Der Landesverband Lippe möchte aus diesen Gründen sowohl das Infozentrum an den Externsteinen, sowie das gesamte Erlebnis Externsteine für Touristen digitaler und attraktiver gestalten. Die derzeit vorhandenen Einrichtungen sind teilweise technisch veraltet, teilweise bereits nicht mehr nutzbar und nicht mehr zeitgemäß. Eine Einbindung von Social Media ist bisher unzureichend umgesetzt..
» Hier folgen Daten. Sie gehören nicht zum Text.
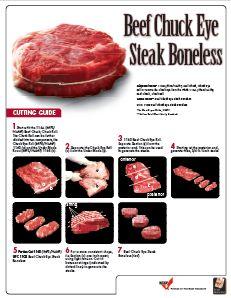 Beef Chuck Eye Steak Cutting Guide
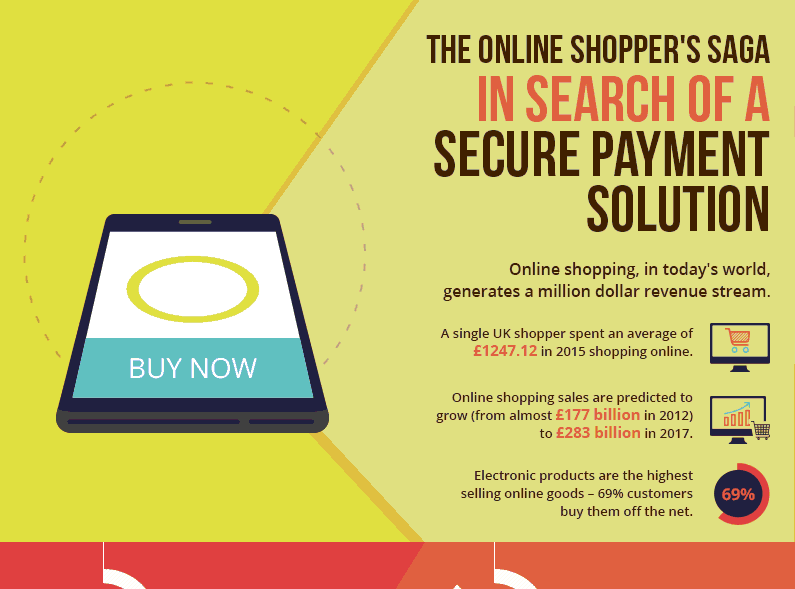 The Online Shopper's Saga: In Search of a Secure Payment Solution [Infographic]
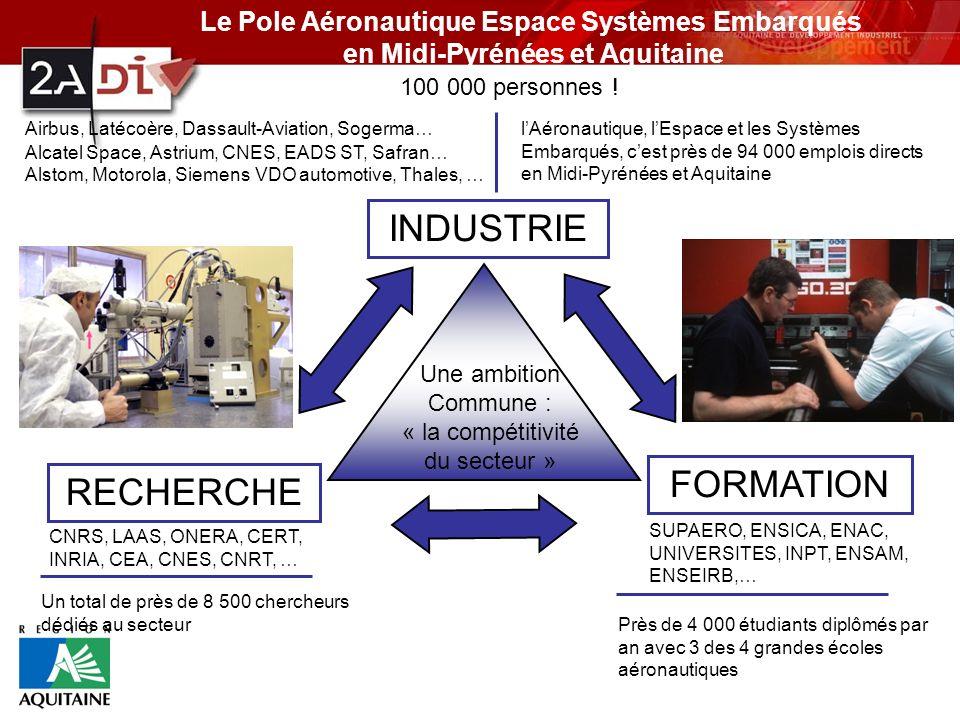 INDUSTRIE RECHERCHE FORMATION Airbus, Latécoère, Dassault-Aviation, Sogerma… Alcatel Space, Astrium, CNES, EADS ST, Safran… Alstom, Motorola, Siemens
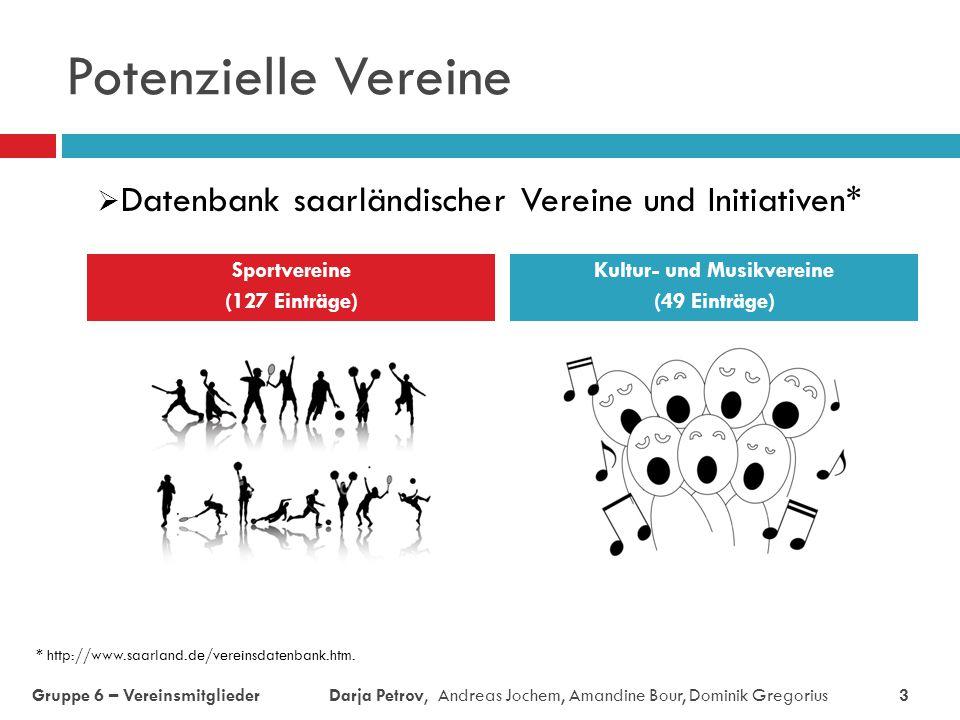 Kultur- und Musikvereine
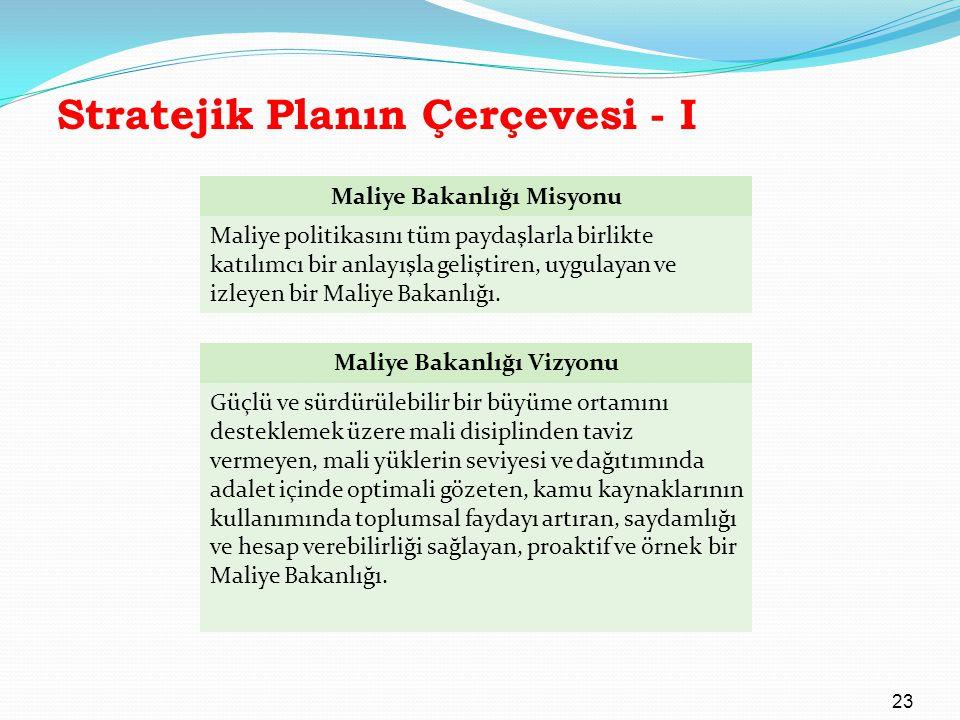 Stratejik Planın Çerçevesi - I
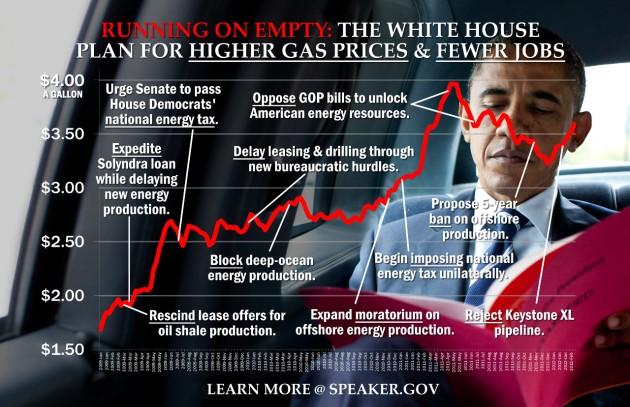 obamas-failed-energy-policies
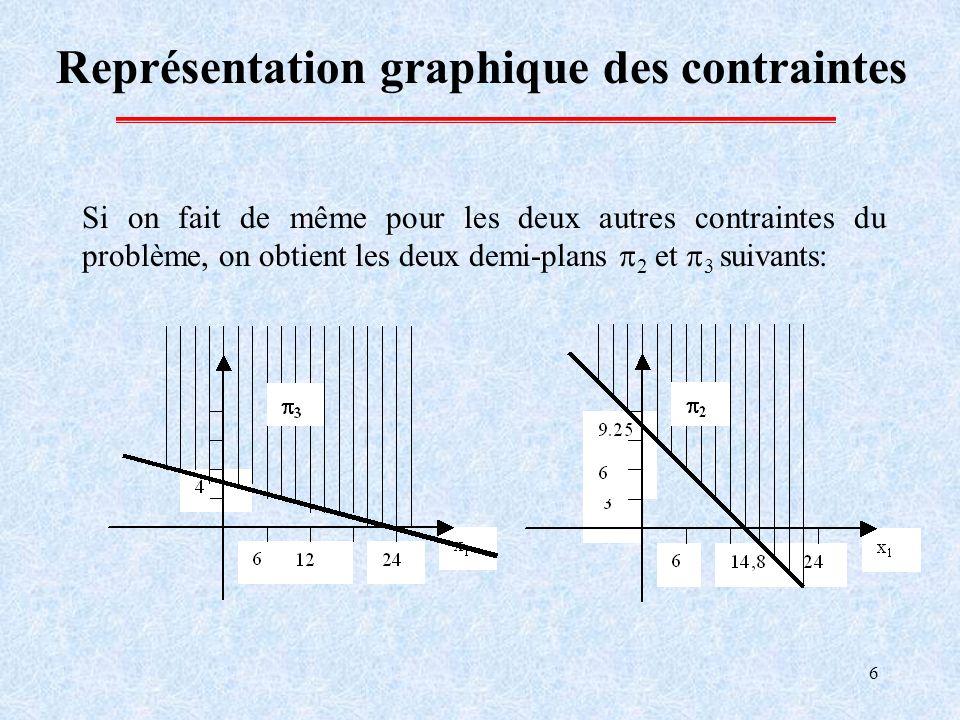 6 Représentation graphique des contraintes Si on fait de même pour les deux autres contraintes du problème, on obtient les deux demi-plans 2 et 3 suivants:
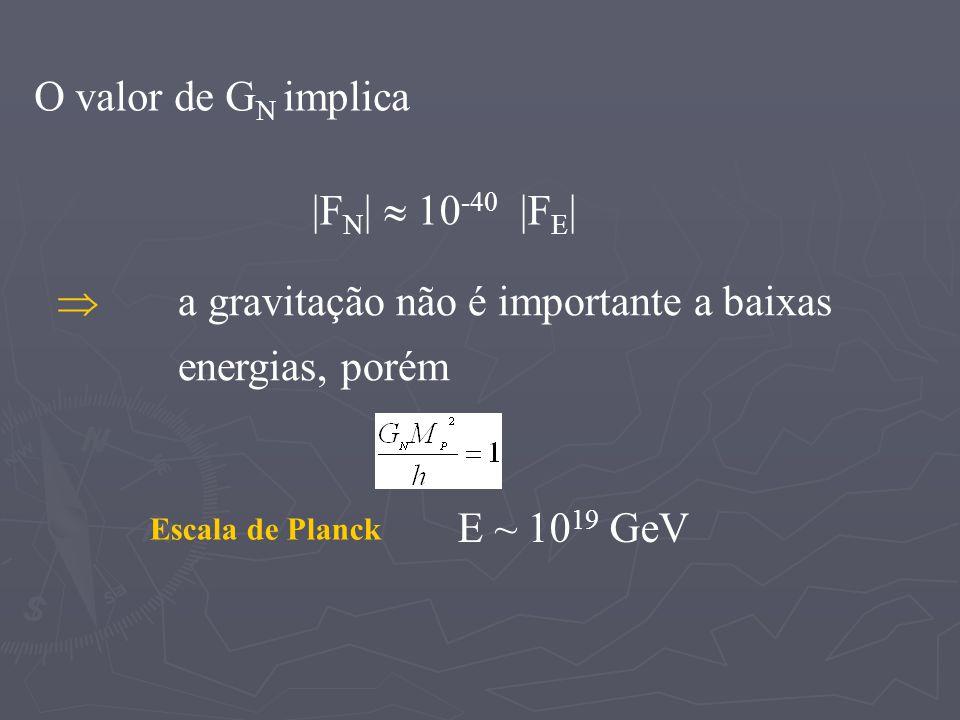 a gravitação não é importante a baixas energias, porém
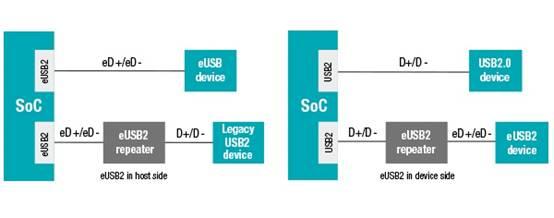 嵌入式USB2 (eUSB2)标准详细解读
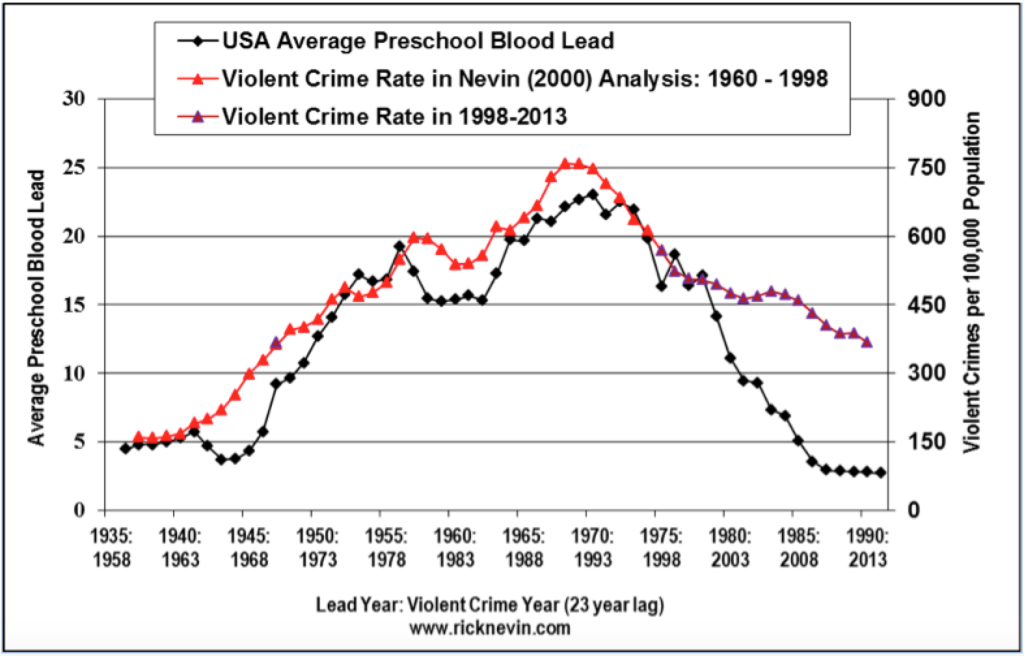 the connection between the abortion and the crime rates The link between immigration and crime exists in the imaginations of americans, and nowhere else  violent crime rates in most areas ranged between a 43 percent decline and a 6 percent rise.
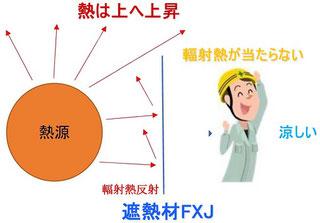遮熱材FXJの設置イメージ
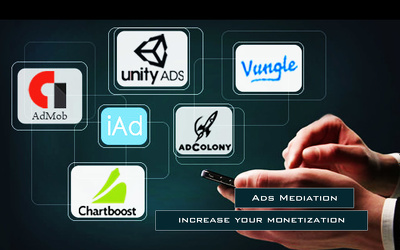 Advertisement's Mobile Ads  or Mobile Apps |Game SDK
Das neue Konzept und seine Umsetzung müssen dazu beitragen, folgende Ziele zu erreichen:
● Digitalisierung des Infozentrums an den Externsteinen und Einbindung digitaler Attraktionen zu einer ganzheitlichen Erlebniswelt Externsteine für alle Altersgruppen unter Berücksichtigung der Barrierefreiheit ● signifikante Steigerung der Besucherzahlen an den Externsteinen ● moderne und interaktive Informationsvermittlung rund um das Naturdenkmal Externsteine und seine Entstehungsgeschichte ● Schaffung und Stärkung des Bewußtseins für Natur-, Denkmal- und Umweltschutz am Naturdenkmal-Areal Externsteine
Gegenstand dieser Ausschreibung ist ein Konzept samt dessen Umsetzung in die Realität unter Berücksichtigung der in dieser Leistungsbeschreibung genannten Vorgaben.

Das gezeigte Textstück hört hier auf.